Schumacher’s greatest comeback

Courage is Michael Schumacher’s middle name, writes Nirmal Shekar

June 16, 2014 08:55 pm | Updated November 16, 2021 07:13 pm IST

Nirmal Shekar

Nirmal Shekar

So the legend not only continues to flourish well past a slippery skiing slope and near-hopeless comatose state, but is once again being built upon, its larger-than-life superman body armour shining yet again, long past the Grenoble gloom in which it seemed set to disappear into the pages of history last winter.

Beating the odds, however seemingly insurmountable, may be everyday business for great sportsmen. But then, on the field of play, which is also the theatre of dreams and nightmares, glorious life and gruesome death are nothing more than mere metaphors, ones demonstrably lacking in meaning in the larger context.

Victory like never before In the event, Michael Schumacher has not just won again; he has won as he has never done before in his 45 celebrated years on earth; he has won as he would never perhaps — hopefully — be asked to win, ever again.

Six months after he stumbled while skiing at a leisurely pace — and certainly not during a dementedly ambitious slalom — with his son and hit a rock-face in the French Alps, suffered near-fatal brain injuries and went into a coma — a state that was medically stretched and sustained to help the brain’s recovery — Schumacher was discharged from the Grenoble hospital on Monday.

“Michael has left the CHU Grenoble to continue his long phase of rehabilitation. He is not in coma anymore. For the future we ask for understanding that his further rehabilitation will take place away from the public eye,” said his manager Sabine Kehm in a brief statement.

Even amidst all the euphoria surrounding Lionel Messi’s mesmerising first goal of the 2014 World Cup in Brazil, and the football fever which has gripped large swathes of the habitable parts of our planet, the sheer improbability and extraordinary significance of the news emerging from Grenoble would not be lost on sports fans.

Sports hacks are sorcerers when it comes to turning the banal into the momentous; the day and age in which we live demand this of us for sheer survival. We seek the transcendental in the quotidian but are seldom required to dwell on the cruelty of the quotidian.

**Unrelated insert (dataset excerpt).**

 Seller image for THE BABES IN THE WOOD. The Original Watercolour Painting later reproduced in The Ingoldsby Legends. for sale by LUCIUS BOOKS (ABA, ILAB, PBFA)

And Schumacher’s recovery — and his departure from his hospital bed — is not something that readily unravels in our understanding; it is not something that we are asked to explain and extol on a day-to-day basis. “These things [people with head injury coming out of coma after a long time] can happen. And the fitter and younger the person is, the greater the chances,” says Dr. M. Balamurugan, a Chennai-based neurosurgeon.

“In an induced coma, areas in the brain that control consciousness are switched off to help the healing process.’’

Asked if the person’s re-emergence into a conscious state was a natural process, Dr. Balamurugan said, “Yes, it is quite often natural but medical help also plays a big part.”

Happy turn of fortune There can be no doubt at all that the happy turn of fortune for the long-suffering Schumacher family has come about because of the state-of-the-art, round-the-clock medical care that was provided to him and the great man’s own awesome level of fitness.

Of course, to go out on a limb and say that serendipity had nothing to do with it is to betray our own lack of understanding of life and its now-frightening, now-magical randomness.

No matter all this, what has emerged from the statement from the seven-time F1 champion’s manager is the most heart-warming news that sports-lovers anywhere in the world might have expected to hear even during the great Carnival of Football.

Only the clarifying distance of time would enable us to get to grips with its true significance in a world of here-and-nowness.

“Your tools [social media] have elevated gossip, hearsay and conjecture to the level of valid, mainstream communication,” says a character in Dave Eggers’ recent book The Circle .

This is never truer than in the world of sport where Neymar’s latest hairstyle trends on Twitter and becomes front page news and a few footballers’ foolishness in allowing themselves to be photographed without any piece of clothing in a hotel swimming pool vies for space alongside.

But on the other hand, don’t fall for the predictable hogwash that would dominate tabloid headlines vis-à-vis King Michael’s supernatural willpower.

For, that would be an insult to great champion’s supreme fitness at age 45, and to the committed team of medical experts who have attended to him for six months.

And the truth is, there is nothing called willpower that is present in the most complex organ known to us — the human brain with its 86 billion neurons and tens of trillions of connections — when it is in a comatose state.

But awe and admiration may not be out of place. After all, this is a man who, 10 years ago, drove and won a Formula One race at Imola in Italy when funeral arrangements were being made back home for his dead mother.

Were she alive today, Elizabeth Schumacher would be a very, very proud, and hugely relieved, woman.

Courage is Michael’s middle name; and few sportsmen of our times, perhaps of all time, have ever displayed it — courage — as often in the face of adversity as has Schumacher.